Monday, March 12, 2012

Pardon hysteria just 'pure folly

Pardon hysteria just 'pure folly'

10:28 PM, Mar. 5, 2012  |  
 
Up in Jackson it sounded as if Chicken Little had flown into town screaming, "The criminals are a comin'! The criminals are a comin'! ..."
It wasn't Mr. Little screaming of death and disaster. It was Mr. Hood, our attorney general and former legal associate of Dickie Scruggs and Scruggs' brother-in-law, Trent Lott.
Hood was declaring to the world how Haley Barbour had just unleashed the Great Escape upon the people of Mississippi.
According to the AG it was the greatest escape in the history of the state, springing more than 200 criminals, including murderers, rapists and pedophiles who were now rolling across our state like fogs of napalm, doing-in our people and pillaging the state.
The mass hysteria created by Jim Hood and the press is pure folly, shameful and politically driven.
To put it in the local vernacular, Hood and a nettled press have taken the sugar ant's hill and made themselves a mountain of fiery fire ants.

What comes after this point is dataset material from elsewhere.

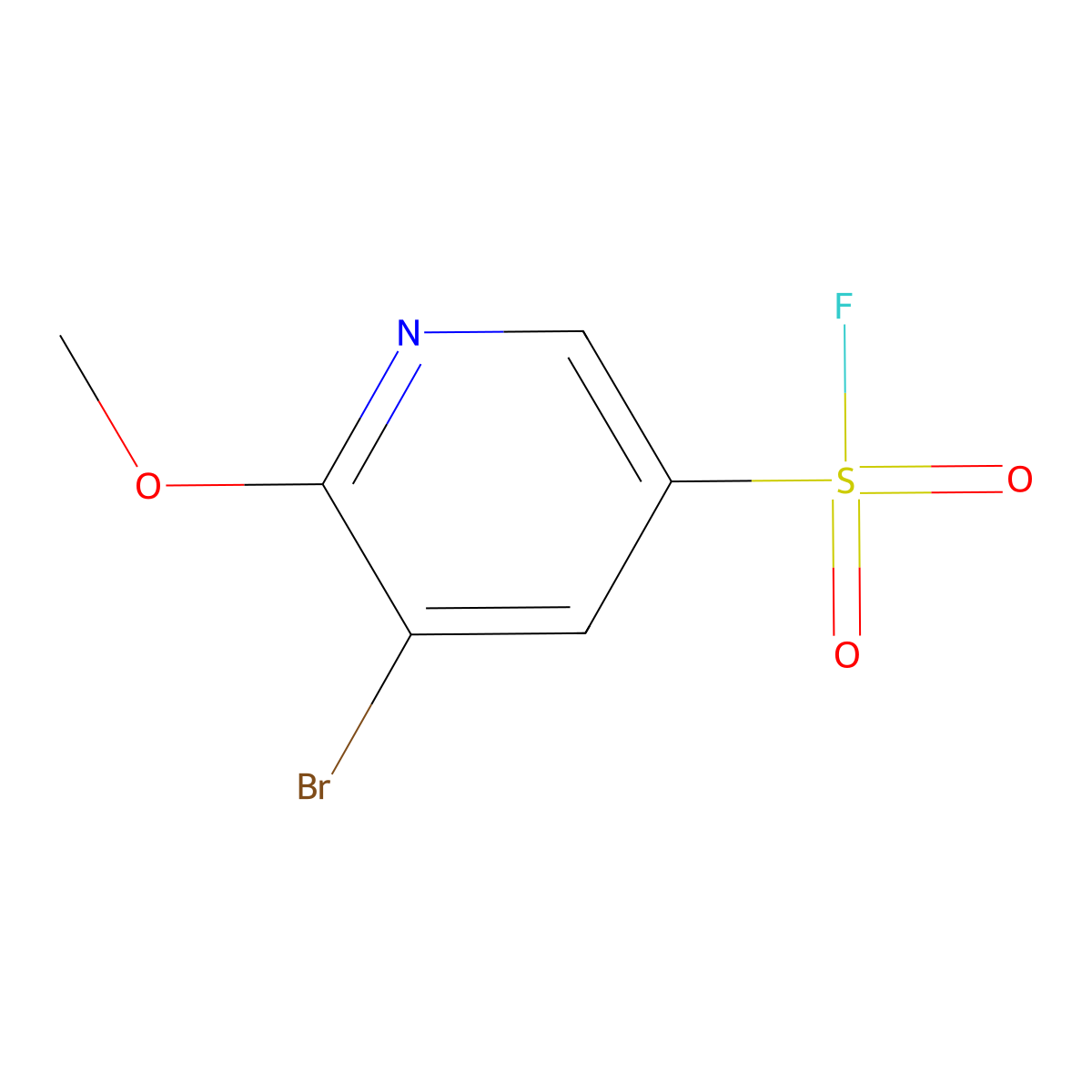 5-Bromo-6-methoxypyridine-3-sulfonyl fluoride molecular structure, CAS 2358550-98-6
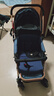奔昂 婴儿推车可坐可躺轻便避震宝宝折叠婴儿车双向BB童车手推车 升级牛仔蓝+一键单手收+可坐躺+双向推行+四轮高配 实拍图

The truth is 192 of these people were given pardons; thereby restoring their constitutional rights of citizenship.
These people, with the exception of 10, had served their time; many of them had been out of prison for years and are productive "non-citizens" of our state.

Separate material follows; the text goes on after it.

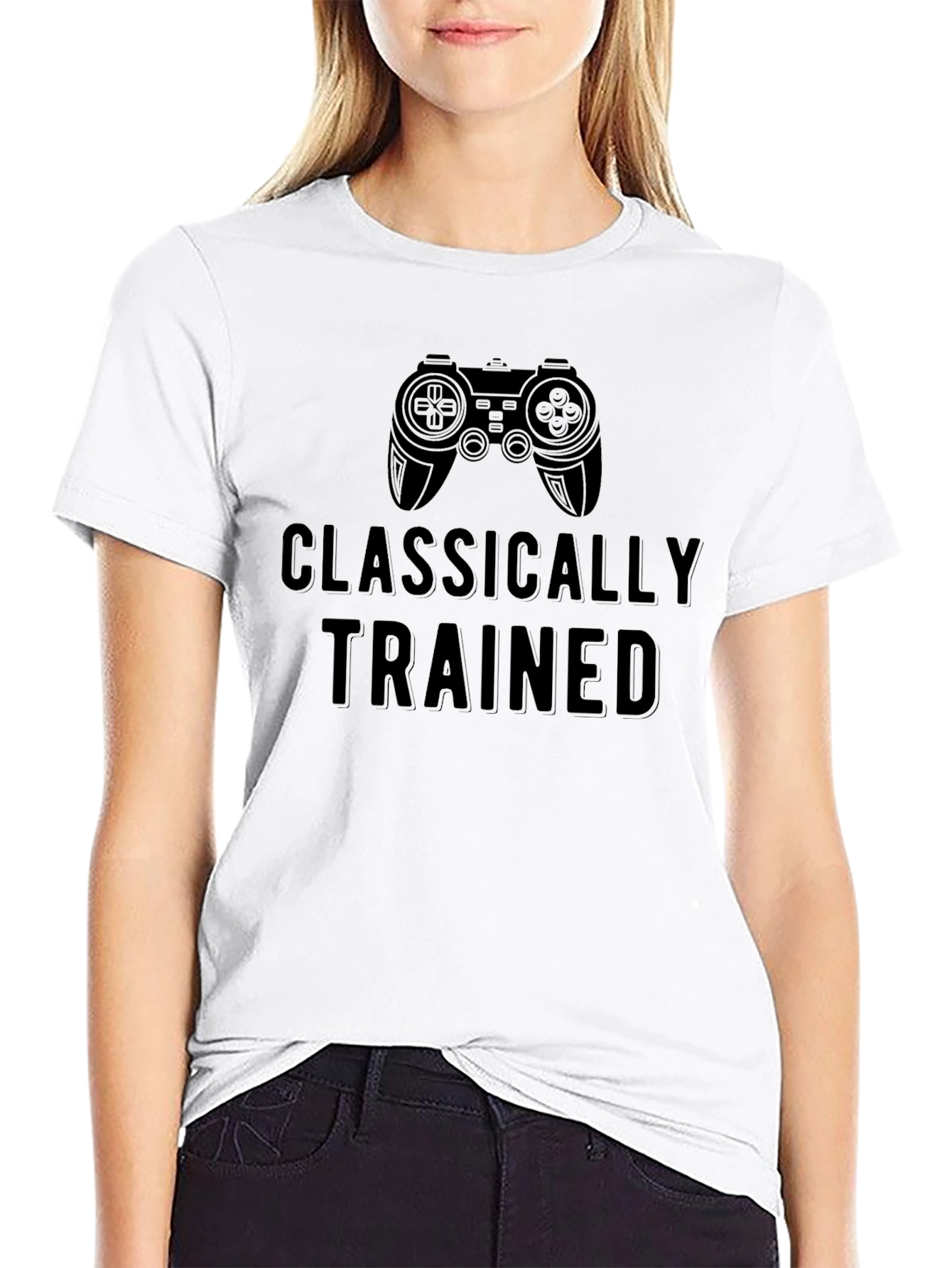 Black Classically Trained Gamer T-Shirt - Black view 9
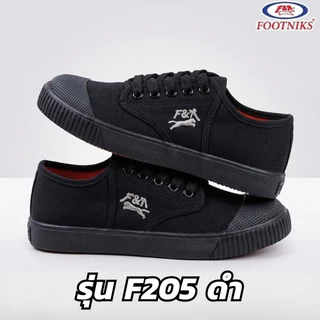 🔥ลูกค้าใหม่ 1 บาท💯 Footniks รองเท้าผ้าใบนักเรีย รุ่นT09-F205 คุณภาพเทียบ Gold city ไซส์ 31-45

This presumes 10 who were directly pardoned from prison, with four serving time for murder.
Of these four murderers, Haley Barbour stated, "I have absolute confidence, so much confidence, that I'd let my grandchildren play with them."
The issue here is the pardoning of four convicted murderers and should not be confused with the restoration the constitutional rights to almost 200 people who have proven themselves.
This issue has every state-level politician tiptoeing through the pansy fields of political gun powder; each afraid their re-election could be jeopardized by taking a stand based on rational reasoning.
Even our new Gov. Phil Bryant is already dodging grenades.
He has immediately addressed the so-called problem by eliminating the time-honored governor's mansion prisoner workforce program, and at the same time, has requested the state Legislature provide him with an additional $119,000 to cover the wages of the folks who will be assuming the duties of the now-defunct prisoner work program.
The Mississippi Supreme Court will make its decision soon, determining if the governor of Mississippi has the constitutional right to grant pardons to convicted felons.
It is interesting to note: our Supreme Court justices are elected by the people, not appointed. Will this fact enter into the decision to be handed down by the court? I hope not.